Set up a job to write the file names of everything in your file system to a text file and make sure that text file gets backed up. I did that on my Unraid server for years in lieu of fully backing up the whole array.

servarr* and jellyfin are managing my movies and tv-shows

[–] ShortN0te@lemmy.ml 1 points 1 day ago

That should be part of the backup configuration. You select in the backup tool of choice what you backup. When you poose your array then you download that stuff again?

[–] givesomefucks@lemmy.world 3 points 1 day ago (1 children)

I only care about the 4tb of personal data and I push that to a cloud backup

I have doubles of the data. Some of 'em. That way I know I have a pristine one in backup. Then I can use it, it gets corrupted, I don't care.

Actually, I have triples of the W2s. I have triples, right? If I don't, the other stuff's not true.

See, the W2s the one I have triples of. Oh, no, actually, I also have triples of the kids photos, too. But just those two. And your dad and I are the same age, and I'm rich and I have triples of the W2s and the kids photos.

Triples makes it safe.

Triples is best.

https://www.youtube.com/watch?v=8Inf1Yz_fgk

[–] NekoKoneko@lemmy.world 2 points 1 day ago

Bob Odenkirk has never steered us wrong, thanks. I downloaded three copies of this from YouTube in case I forget.

[–] hendrik@palaver.p3x.de 3 points 1 day ago* (last edited 1 day ago)

I follow a similar strategy. I back up my important stuff. And I'm gonna have to re-rip my DVD collection and redownload the Linux ISOs in the unlikely case the RAID falls apart. That massively cuts down on the amount of storage needed.

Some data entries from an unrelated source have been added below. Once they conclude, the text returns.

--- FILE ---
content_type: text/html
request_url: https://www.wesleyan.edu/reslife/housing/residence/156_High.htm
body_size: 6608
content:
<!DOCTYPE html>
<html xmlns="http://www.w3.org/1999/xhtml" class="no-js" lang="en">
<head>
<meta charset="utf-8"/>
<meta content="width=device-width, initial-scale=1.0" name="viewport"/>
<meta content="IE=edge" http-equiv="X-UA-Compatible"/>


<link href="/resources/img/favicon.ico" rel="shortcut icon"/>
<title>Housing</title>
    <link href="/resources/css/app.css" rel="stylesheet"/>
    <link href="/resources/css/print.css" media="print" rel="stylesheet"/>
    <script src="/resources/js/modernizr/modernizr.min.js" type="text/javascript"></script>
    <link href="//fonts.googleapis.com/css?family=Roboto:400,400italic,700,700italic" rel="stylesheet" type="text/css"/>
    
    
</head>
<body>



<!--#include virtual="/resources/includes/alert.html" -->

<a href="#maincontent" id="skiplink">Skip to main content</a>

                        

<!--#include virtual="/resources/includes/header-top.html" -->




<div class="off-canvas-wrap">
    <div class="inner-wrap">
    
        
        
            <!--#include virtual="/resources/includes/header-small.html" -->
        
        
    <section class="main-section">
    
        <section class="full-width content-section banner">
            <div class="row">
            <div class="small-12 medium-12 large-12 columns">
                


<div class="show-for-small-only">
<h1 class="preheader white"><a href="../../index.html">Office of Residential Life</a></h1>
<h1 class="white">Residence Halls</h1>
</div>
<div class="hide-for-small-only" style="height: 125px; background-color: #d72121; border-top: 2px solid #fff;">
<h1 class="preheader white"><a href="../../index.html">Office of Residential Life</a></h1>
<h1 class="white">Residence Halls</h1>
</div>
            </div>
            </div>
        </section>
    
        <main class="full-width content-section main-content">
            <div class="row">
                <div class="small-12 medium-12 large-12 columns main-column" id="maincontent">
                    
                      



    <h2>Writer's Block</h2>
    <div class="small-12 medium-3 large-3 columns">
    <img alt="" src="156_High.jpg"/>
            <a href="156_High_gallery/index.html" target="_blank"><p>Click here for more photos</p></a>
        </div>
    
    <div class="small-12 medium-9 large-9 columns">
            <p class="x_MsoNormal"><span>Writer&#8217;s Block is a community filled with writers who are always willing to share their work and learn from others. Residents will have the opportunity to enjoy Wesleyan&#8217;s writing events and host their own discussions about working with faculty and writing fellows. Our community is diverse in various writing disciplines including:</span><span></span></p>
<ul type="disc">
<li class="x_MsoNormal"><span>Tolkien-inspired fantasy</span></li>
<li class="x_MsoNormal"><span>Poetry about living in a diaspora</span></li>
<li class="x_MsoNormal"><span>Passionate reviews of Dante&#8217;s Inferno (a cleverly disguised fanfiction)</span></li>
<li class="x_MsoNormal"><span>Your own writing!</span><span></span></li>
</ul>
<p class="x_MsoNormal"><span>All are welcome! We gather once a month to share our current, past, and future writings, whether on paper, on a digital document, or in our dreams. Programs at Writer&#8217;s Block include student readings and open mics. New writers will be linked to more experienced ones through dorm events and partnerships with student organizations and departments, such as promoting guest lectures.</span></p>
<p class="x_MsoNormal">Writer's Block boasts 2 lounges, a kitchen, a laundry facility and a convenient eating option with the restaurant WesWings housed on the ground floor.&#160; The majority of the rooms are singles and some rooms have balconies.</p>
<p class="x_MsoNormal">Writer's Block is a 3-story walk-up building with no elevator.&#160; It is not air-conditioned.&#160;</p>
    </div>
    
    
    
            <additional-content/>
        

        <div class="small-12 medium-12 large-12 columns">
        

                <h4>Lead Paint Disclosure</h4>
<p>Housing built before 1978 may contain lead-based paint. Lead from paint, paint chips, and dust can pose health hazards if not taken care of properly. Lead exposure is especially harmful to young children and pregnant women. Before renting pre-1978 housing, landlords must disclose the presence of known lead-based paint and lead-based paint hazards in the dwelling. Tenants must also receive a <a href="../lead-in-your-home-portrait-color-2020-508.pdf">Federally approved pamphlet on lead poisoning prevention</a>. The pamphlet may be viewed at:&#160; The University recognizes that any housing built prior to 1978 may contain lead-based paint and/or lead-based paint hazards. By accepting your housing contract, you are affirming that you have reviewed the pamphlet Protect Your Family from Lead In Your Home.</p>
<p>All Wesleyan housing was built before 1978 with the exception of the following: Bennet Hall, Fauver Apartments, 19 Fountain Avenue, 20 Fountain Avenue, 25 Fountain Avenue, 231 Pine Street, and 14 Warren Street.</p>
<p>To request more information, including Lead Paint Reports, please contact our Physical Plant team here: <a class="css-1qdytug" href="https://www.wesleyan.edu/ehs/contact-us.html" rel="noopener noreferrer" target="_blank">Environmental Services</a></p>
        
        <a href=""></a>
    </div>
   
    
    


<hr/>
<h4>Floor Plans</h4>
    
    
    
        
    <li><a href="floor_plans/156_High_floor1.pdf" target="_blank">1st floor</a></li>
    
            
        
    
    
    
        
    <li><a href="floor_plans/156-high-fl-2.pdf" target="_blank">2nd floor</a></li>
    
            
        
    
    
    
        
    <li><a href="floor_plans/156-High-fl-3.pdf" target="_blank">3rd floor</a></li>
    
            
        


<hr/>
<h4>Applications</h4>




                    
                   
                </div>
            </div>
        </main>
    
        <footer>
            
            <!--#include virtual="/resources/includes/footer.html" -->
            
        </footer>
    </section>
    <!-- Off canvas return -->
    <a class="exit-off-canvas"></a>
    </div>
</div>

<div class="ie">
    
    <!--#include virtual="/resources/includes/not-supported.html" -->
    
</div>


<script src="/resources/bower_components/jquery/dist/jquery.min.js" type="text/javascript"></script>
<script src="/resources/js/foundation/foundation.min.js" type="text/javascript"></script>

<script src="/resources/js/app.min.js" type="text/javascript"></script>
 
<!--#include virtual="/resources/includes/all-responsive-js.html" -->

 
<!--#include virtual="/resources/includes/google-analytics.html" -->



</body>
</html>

[–] BakedCatboy@lemmy.ml 2 points 1 day ago

Same here, ~30TB currently but my personal artifacts portion is only like 2TB, which is very affordable with rsync.net, which conveniently has an alerts setting if more than X kb hasn't changed in Y days. (I have my Synology set up to spit out daily security reports to meet that amount, so even if I don't change anything myself I won't get bugged)